A reportagem é de Aldem Bourscheit, publicada por ((o))eco, 03-12-2025.
Depois de anos de dispersão entre normas, diagnósticos e programas isolados, a conservação brasileira ganhou um marco unificado. Publicada no fim de novembro, a Estratégia e Plano de Ação Nacionais para a Biodiversidade (EPANB) integra clima e conservação buscando mostrar que é possível produzir sem destruir.

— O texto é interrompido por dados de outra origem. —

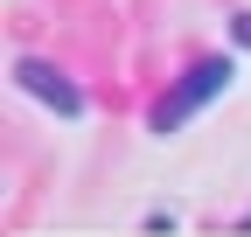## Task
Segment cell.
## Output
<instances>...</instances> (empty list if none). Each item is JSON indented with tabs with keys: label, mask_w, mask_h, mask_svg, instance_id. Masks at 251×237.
I'll use <instances>...</instances> for the list:
<instances>
[{
	"label": "cell",
	"mask_w": 251,
	"mask_h": 237,
	"mask_svg": "<svg viewBox=\"0 0 251 237\" xmlns=\"http://www.w3.org/2000/svg\"><path fill=\"white\" fill-rule=\"evenodd\" d=\"M244 230H251V216H244Z\"/></svg>",
	"instance_id": "cell-4"
},
{
	"label": "cell",
	"mask_w": 251,
	"mask_h": 237,
	"mask_svg": "<svg viewBox=\"0 0 251 237\" xmlns=\"http://www.w3.org/2000/svg\"><path fill=\"white\" fill-rule=\"evenodd\" d=\"M230 35H237V49H251V14H237V28H230Z\"/></svg>",
	"instance_id": "cell-3"
},
{
	"label": "cell",
	"mask_w": 251,
	"mask_h": 237,
	"mask_svg": "<svg viewBox=\"0 0 251 237\" xmlns=\"http://www.w3.org/2000/svg\"><path fill=\"white\" fill-rule=\"evenodd\" d=\"M14 84H21L28 98H42L49 112H63V118H84V91H77V84L63 77L56 63H35V56H21V63H14Z\"/></svg>",
	"instance_id": "cell-2"
},
{
	"label": "cell",
	"mask_w": 251,
	"mask_h": 237,
	"mask_svg": "<svg viewBox=\"0 0 251 237\" xmlns=\"http://www.w3.org/2000/svg\"><path fill=\"white\" fill-rule=\"evenodd\" d=\"M230 84H237V56H202V63H196V70H181V77L168 84V98L153 105V133H161V140L181 133L188 118H202L216 98L230 91Z\"/></svg>",
	"instance_id": "cell-1"
}]
</instances>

O pacotão conservacionista era preparado desde 2023, com consultas públicas e reuniões técnicas, para melhor alinhar a política nacional ao Marco Global de Biodiversidade aprovado na COP15, no Canadá, em 2022. Metas desenhadas pela Comissão Nacional de Biodiversidade também orientaram o planejado.
Ele também se articula com iniciativas recentes, como o Programa de Gestão de Dados sobre Biodiversidade – que integra informações sobre a variedade de formas de vida – e a lista do ano passado com 81 municípios prioritários para combate ao desmate.
Para Michel Santos, gerente de Políticas Públicas do WWF-Brasil, a portaria pode ser um ponto de virada entre normas e implantação. “Agora o país tem, de fato, um plano para executar o previsto em políticas nacionais e acordos globais de conservação”.
Publicada logo depois da COP30, em Belém (PA), a Estratégia igualmente se posiciona como peça central do esforço brasileiro para alinhar as três Convenções do Rio: clima, biodiversidade e desertificação.
Na avaliação da gerente de Políticas Públicas da Proteção Animal Mundial no Brasil, Natália Figueiredo, o país só ganhará ao investir nessa integração. “Isso é estratégico para nós, que vivemos desertificação, catástrofes climáticas e ainda somos megadiversos”.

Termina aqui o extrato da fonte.